On Friday, President Donald Trump tweeted a video criticizing Omar for referring to the Islamic terrorists who attacked the United States on Sept. 11, 2001 as "some people who did something." The video spliced together Omar's controversial comments with footage from 9/11.
In response, Ocasio-Cortez urged members of Congress to condemn Trump for "dangerous targeting" of Omar.
"Members of Congress have a duty to respond to the President's explicit attack today.@IlhanMN's life is in danger. For our colleagues to be silent is to be complicit in the outright, dangerous targeting of a member of Congress," Ocasio-Cortez said.
With her tweet, Ocasio-Cortez included a picture of the famous poem from German theologian Martin Niemöller, who was imprisoned in Nazi concentration camps from 1938-1945 for opposing Hitler's Nazi regime. Niemöller only narrowly escaped execution.
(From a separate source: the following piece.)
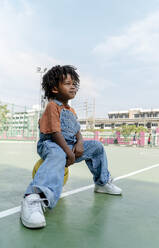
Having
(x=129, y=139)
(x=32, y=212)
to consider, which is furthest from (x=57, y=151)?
(x=129, y=139)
The poem, which is mounted on a wall at the National Holocaust Museum in Washington, D.C., reads:
First they came for the socialists, and I did not speak out—
Because I was not a socialist.
Then they came for the trade unionists, and I did not speak out—
Because I was not a trade unionist.
Then they came for the Jews, and I did not speak out—
Because I was not a Jew.
Then they came for me—and there was no one left to speak for me.
What was the reaction?
Ben Shapiro — who is the biggest target of anti-Semitism online, according to the Anti-Defamation League — condemned Ocasio-Cortez's "deeply disturbing" comparison.